— Вдруг подумала, что на латышском у нас в репертуарных театрах сейчас практически не поют. Остался только мюзикл Карлиса Лациса Purva bridējs ugunī в Лиепае, который уже четыре года на сцене.
— Вот не знаю, почему так происходит. Латыши ведь очень любят мюзиклы, любят оперетту. И когда кто-то говорит, что это легкий жанр, мне так интересно становится… Это же настолько тяжело — сложить вместе музыку, слово, движение, актерскую игру, наполнить все это эмоциями… Я очень благодарна Айгару Динcбергcу за то, что он берется за продюсирование таких проектов (компания Динсбергса Producentu grupas 7 только за последние годы осуществила постановки рок-оперы Лусенса и Залите «Каупен, мой милый…», мюзикла Лусенса и Вердиньша «Звездное дитя», мюзикла Паулса и Петерса «Сестра Керри», — М.Н.). И я надеюсь, что мюзиклов он сделает еще много. У нас же такие талантливые композиторы в стране.

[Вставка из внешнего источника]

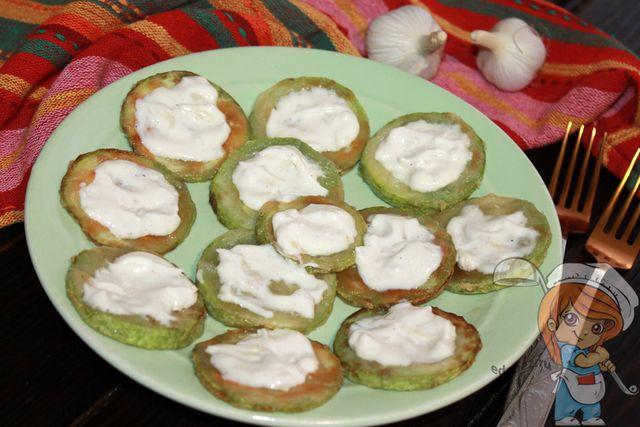 Кабачки на сковороде с чесноком, рецепт с фото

— Тысячи зрителей, которые помнят вашу прекрасную Керри в Национальном театре, наверняка спросят: а какую роль в «Ранней ржавчине» отвела себе Мария Берзиня?
— Роль режиссёра. Исключительно. Лусенс и Динcбергc решили: «Раннюю ржавчину» дважды за этот век ставили мужчины, Юрис Йонелис в Валмиере и Ивар Лусис в Лиепае, так пусть в третий раз всё-таки женщина эту историю расскажет... В конце концов, роман написала женщина. И вообще это женская история абсолютно. Ну да, мой коллега-режиссер пришёл на второй спектакль и сказал: «Маш, очень женственный спектакль получился». Но я, если честно, была этому рада. Ответила — «Ну и хорошо. Я приму это как комплимент».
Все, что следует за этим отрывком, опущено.